Sunday, October 04, 2009

“They did not realize he was the Son of God.”

One of our pastors preached on the gospel this morning. It was a beautiful and powerful message, as any true presentation of the gospel will be. He was talking about how Jesus in the garden of Gethsemane was deserted, how even his three closest friends did not stay awake to pray with him in his darkest moment of need. As a man facing the cross, Jesus prayed out of his humanity’s weakness, anguishing, asking God if there was any other way for redemption to be fulfilled; but if there was not, he affirmed he was surrendered to God’s will, not his. God did not answer Jesus’ prayer that night in the garden. The cross was the only way, and though Scripture tells us that Jesus could have at any moment called twelve legions of angels to rescue him, he did not. Jesus allowed himself to be forsaken by God that I might not be, that you might not be. He watched the very people he created, loved and came to redeem scream out, “Crucify him!” He watched his closest companions and friends run away in fear when he was wrongly accused. He didn’t have to, but yet he went to the cross, to redeem them, to redeem us – so great is His love toward us! 1 John 4:10,19 - "This is love: not that we loved God, but that he loved us and sent his Son as an atoning sacrifice for our sins. ... We love because he first loved us."

I was struck very deeply this morning about the reality of who I would be likened to in that story. I know all too well in my heart that I too would have fled in a moment, because I see so clearly in my life today how I still flee in those moments. My actions often show that I am still ashamed of the gospel, ashamed of the shame my Lord bore, that I also am unwilling to give all to follow in His footsteps, no matter the cost. I still love my reputation and my freewill more than my Saviour, who I claim I love one moment, but desert the next. That’s why this morning when my pastor said of the Jews that they crucified him because “they did not realize he was the Son of God”, it hit me like a ton of bricks. I too often do not realize that Jesus Christ is the Son of the Most High God. I forget the high cost of what he gave for me, and am so quick to take it lightly because of its familiarity.
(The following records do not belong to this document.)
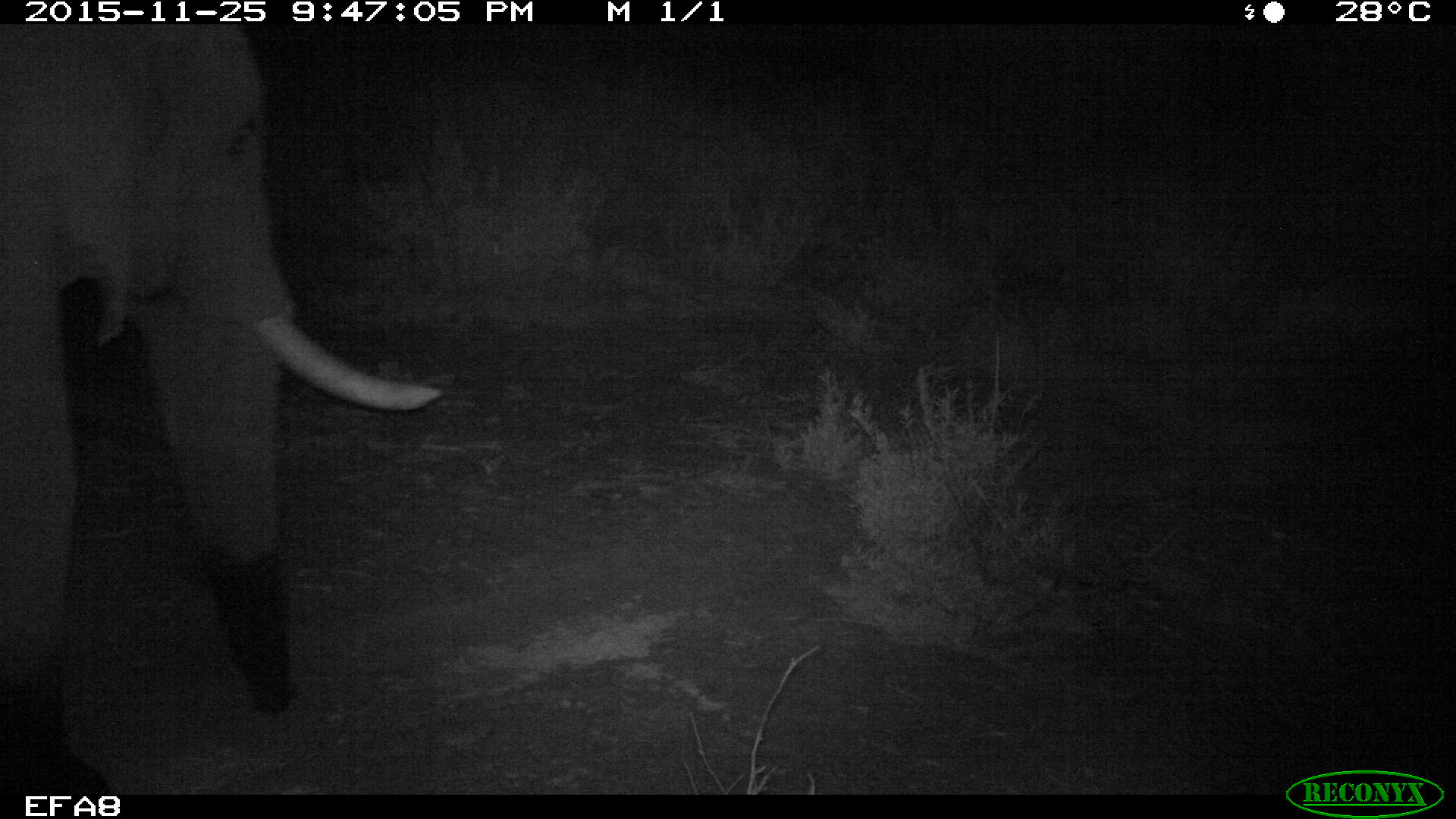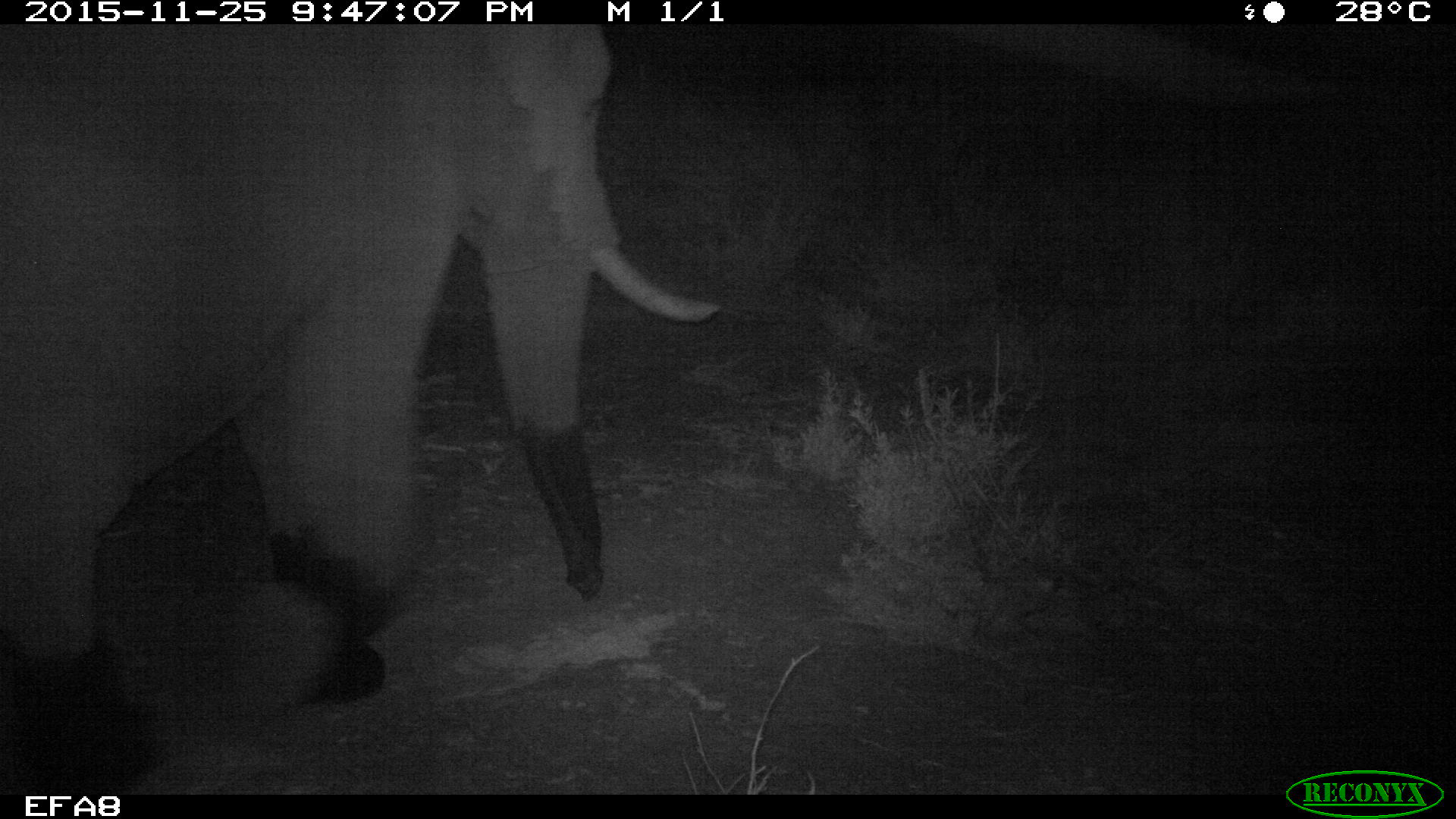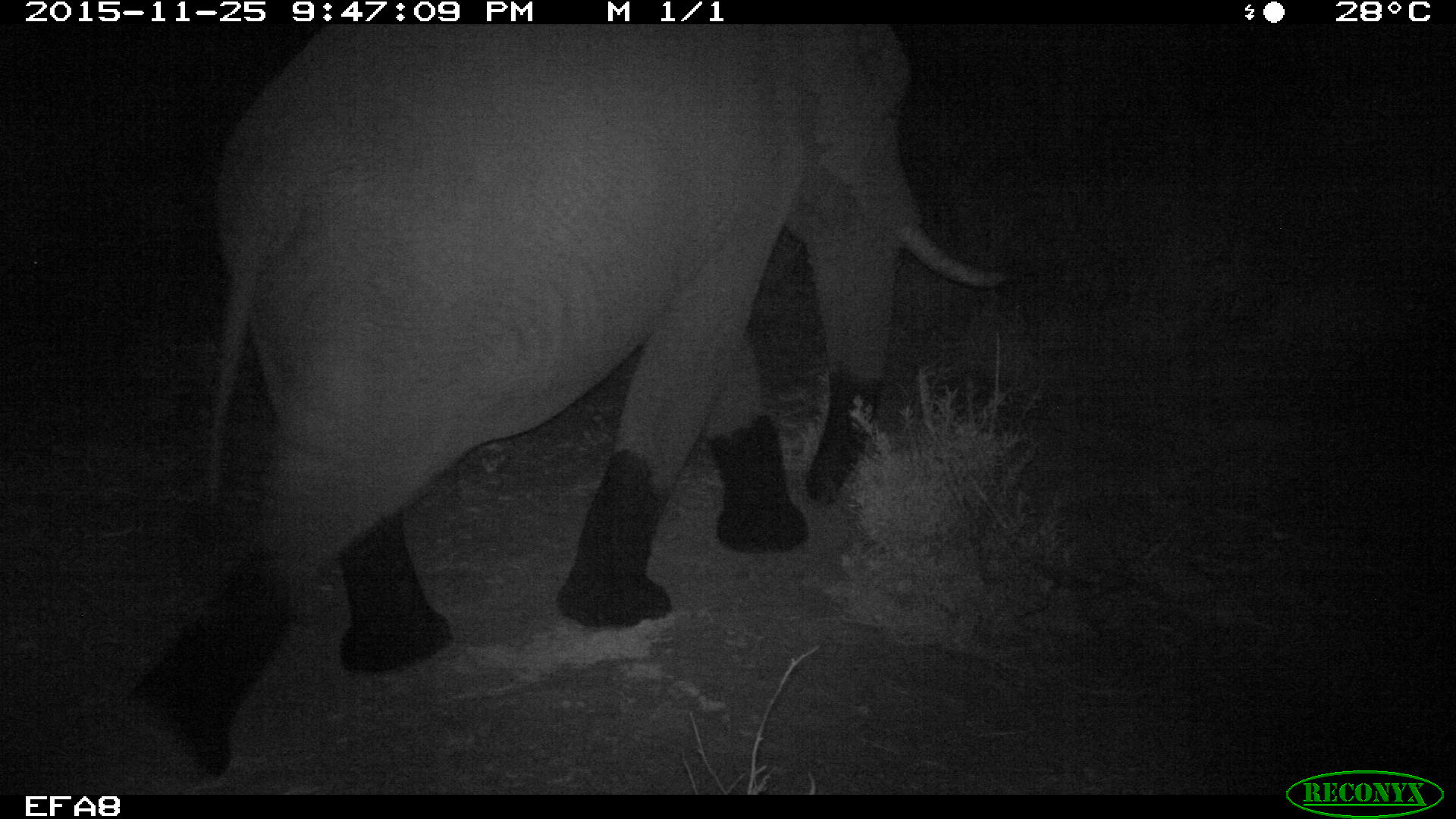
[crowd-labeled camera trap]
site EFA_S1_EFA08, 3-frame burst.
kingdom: Animalia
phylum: Chordata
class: Mammalia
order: Proboscidea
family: Elephantidae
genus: Loxodonta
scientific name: Loxodonta africana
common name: african bush elephant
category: elephant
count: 1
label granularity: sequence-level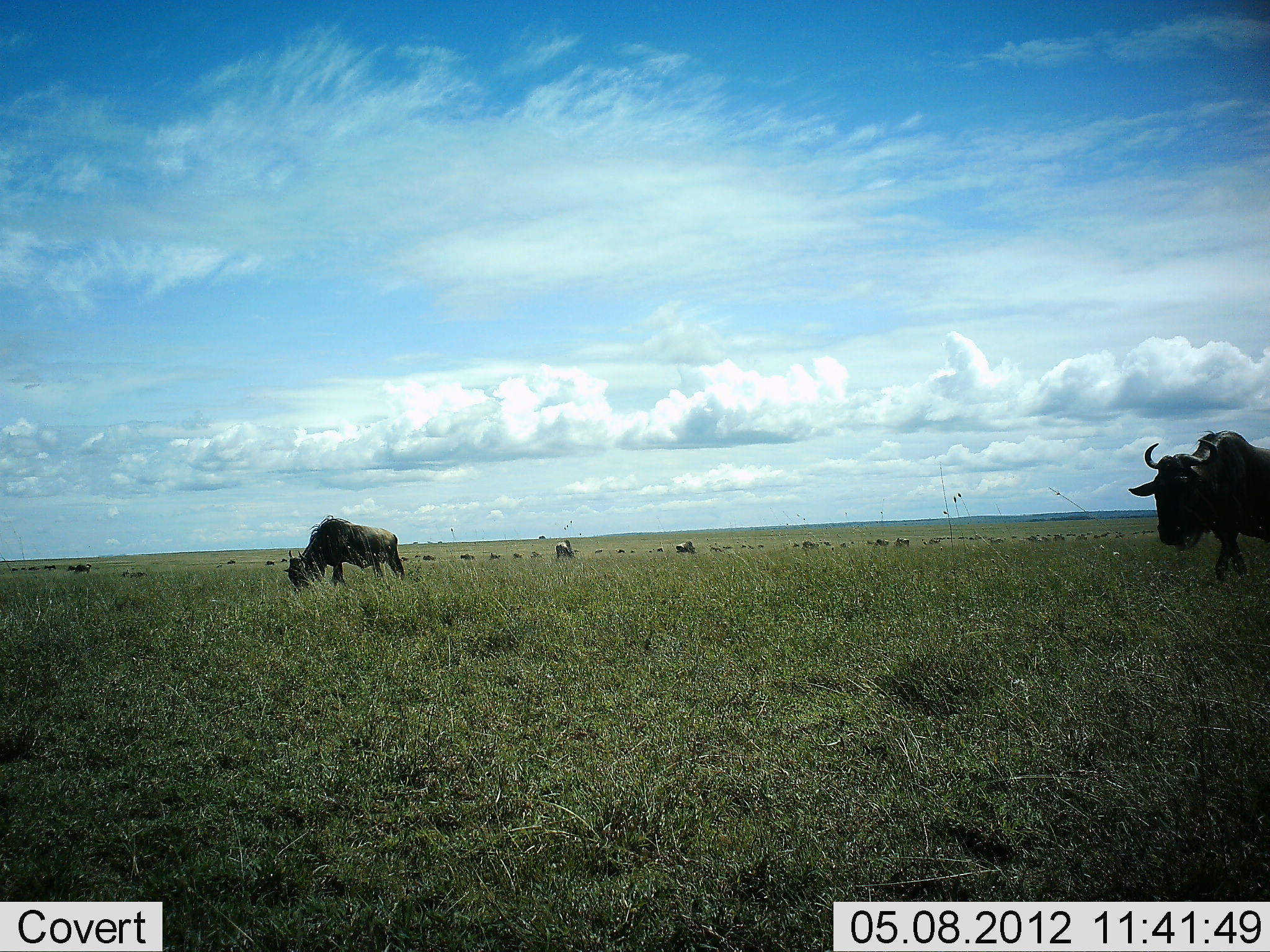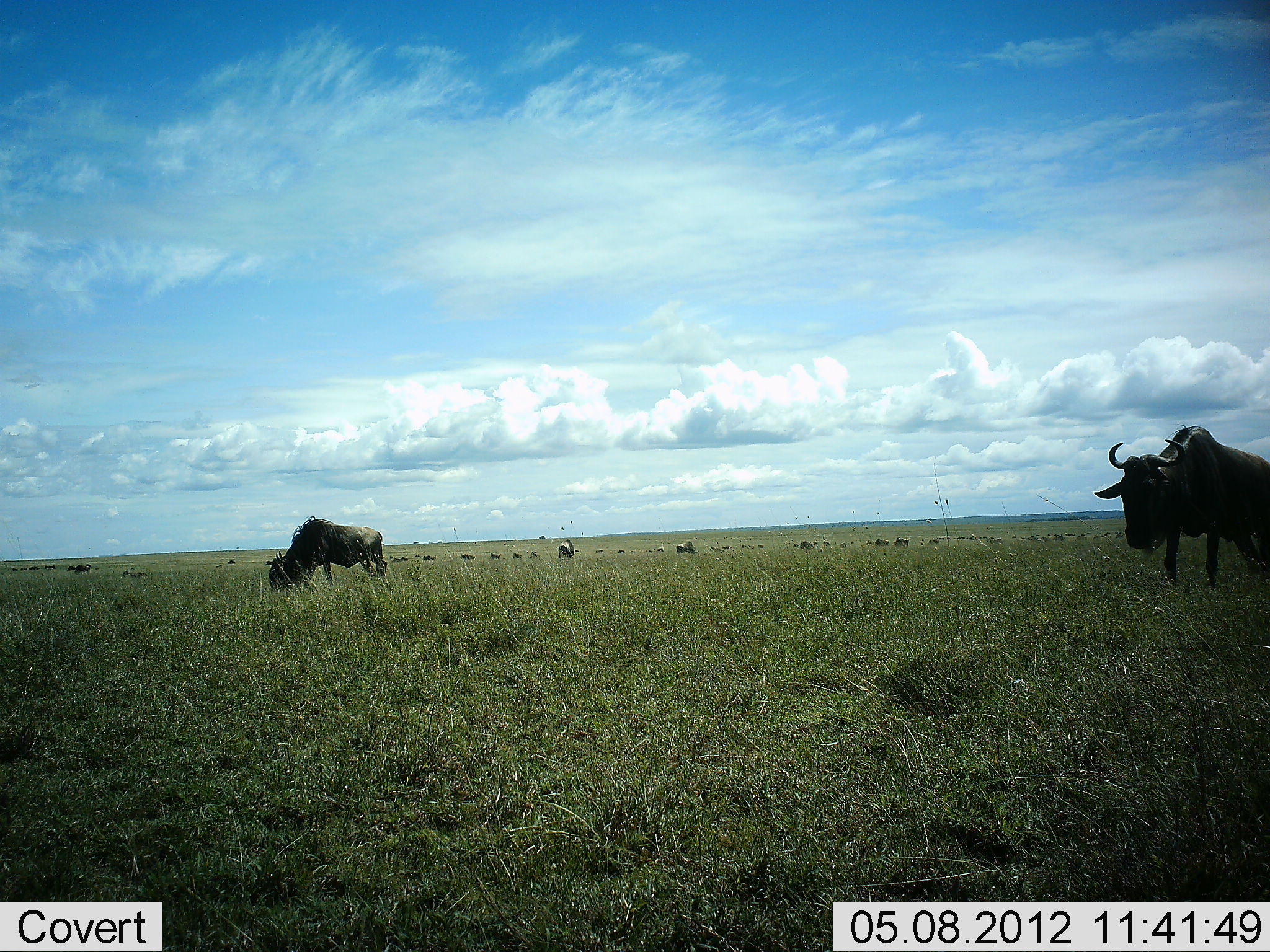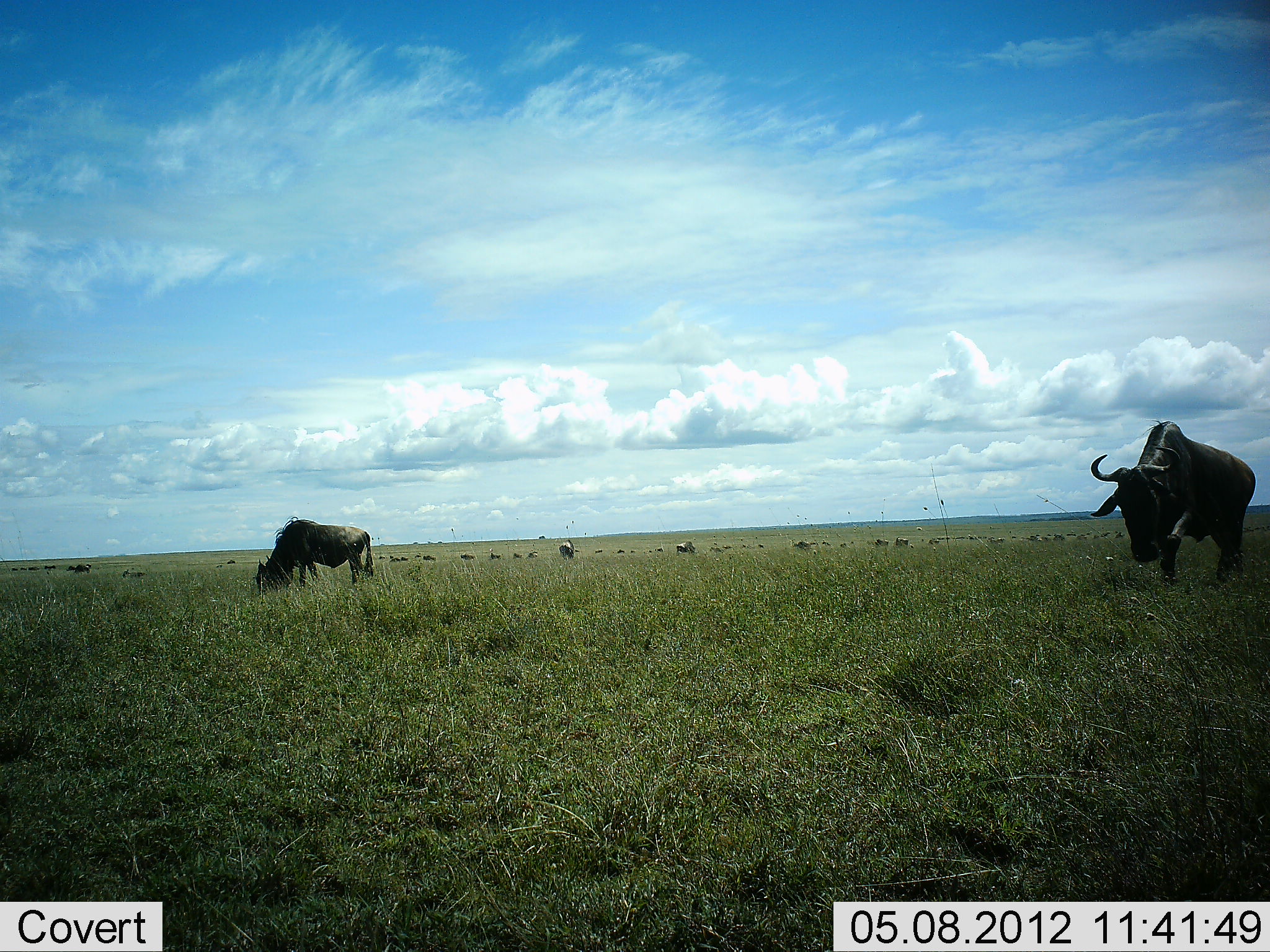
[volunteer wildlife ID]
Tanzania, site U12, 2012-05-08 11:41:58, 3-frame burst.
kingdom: Animalia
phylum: Chordata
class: Mammalia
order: Artiodactyla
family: Bovidae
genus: Connochaetes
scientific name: Connochaetes taurinus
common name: blue wildebeest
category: wildebeest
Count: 11-50.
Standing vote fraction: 50%.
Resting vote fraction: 0%.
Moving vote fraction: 40%.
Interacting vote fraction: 10%.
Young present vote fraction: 0%.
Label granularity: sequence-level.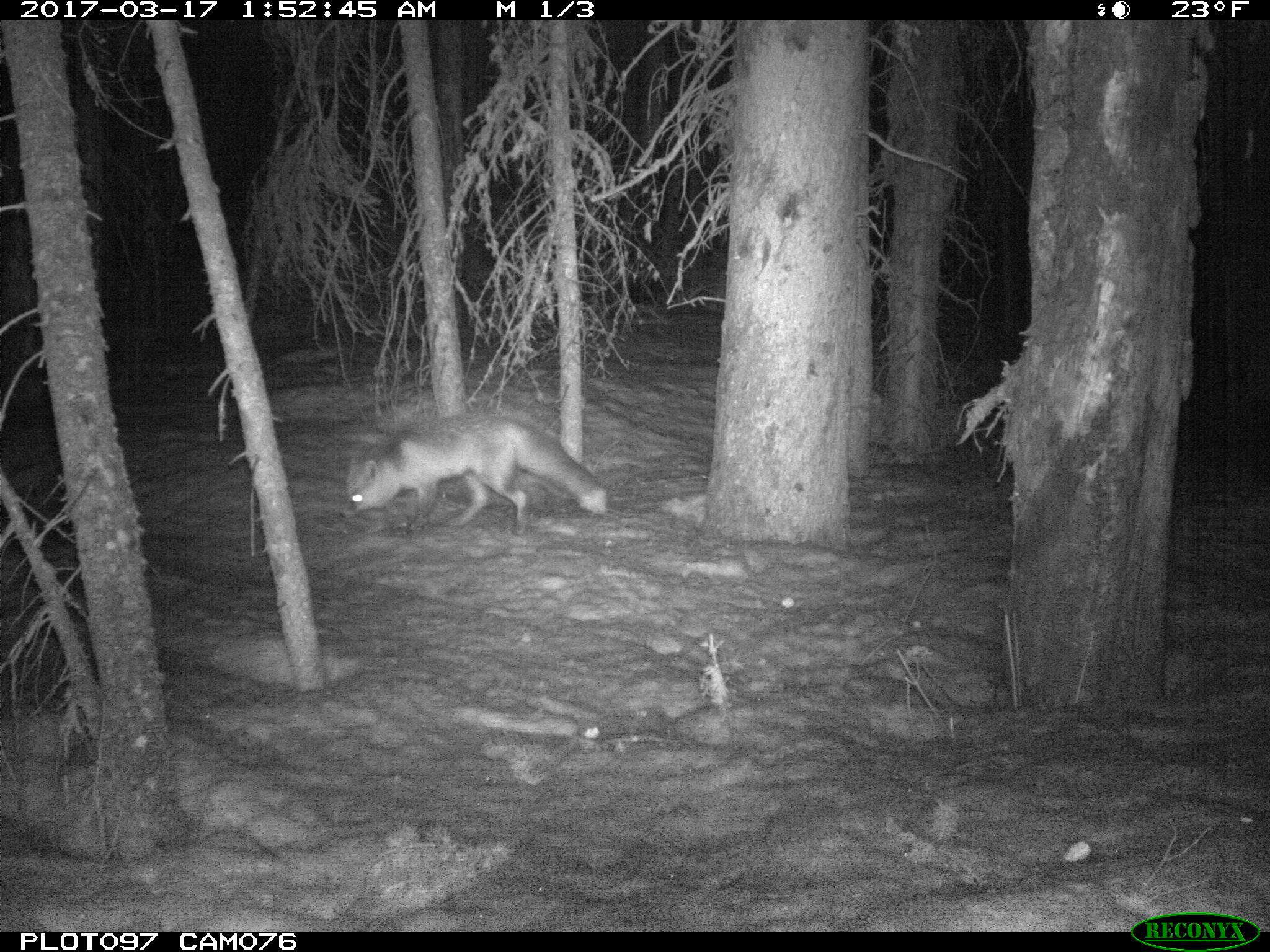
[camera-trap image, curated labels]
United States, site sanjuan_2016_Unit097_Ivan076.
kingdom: Animalia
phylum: Chordata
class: Mammalia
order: Carnivora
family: Canidae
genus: Vulpes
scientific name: Vulpes vulpes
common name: red fox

In communion this morning God impressed upon my mind a visual image of how to this day I forget Jesus is the Son of God and slap him often in the face as though his sacrifice was little to me. Every time the Spirit whispers, or the Word presses upon me to obey God, and I instead choose my own way, my own desires, my own will, I have effectually slapped my Lord’s face and said, “My way, not yours!” When it doesn't cost me more than I think it should, I stick with Jesus with all the fire and gumption of Peter when he claimed he’d die for Jesus if it came to it; but in the moment of testing, I cower and hide. I am no better than the disciples who ran, Peter who denied, or the Jews who spat on Him.

Paul says in Romans 1:16a – “I am not ashamed of the gospel, because it is the power of God for the salvation of everyone who believes.” Oh that I might not forget that Jesus Christ is the Son of God who bore the weighty punishment for my sin that I might have a relationship with God - one that is as intimate and lovely as any relationship imaginable. May I not forgot that his shame, his cross, purchased my very life because He loves me! How can I, knowing this, refuse to face the possible shame I might incur in this world if I stand for Him? Because the truth is, that cross did not just cause the Son of God’s death – He also ROSE, conquering sin and the grave once and for all, that now anyone who trusts in Jesus as His Saviour has eternal life. Jesus is the Living One, the Son of God, my Saviour, my Friend. He is with me this moment as real as this computer is to me. This is not just some belief system, some religion or a lifestyle I hold to. The gospel message is truth, it is reality - not mere story, fable or conjecture. Jesus Christ the Son of God is alive and He is my Saviour. My life – words, actions, attitudes, all! – ought to scream of this! I will never be ashamed of the gospel when I strive to remember every moment with the deepest recollection that the good news of what Jesus Christ accomplished on the cross truly is “the power of God for the salvation of everyone who believes!”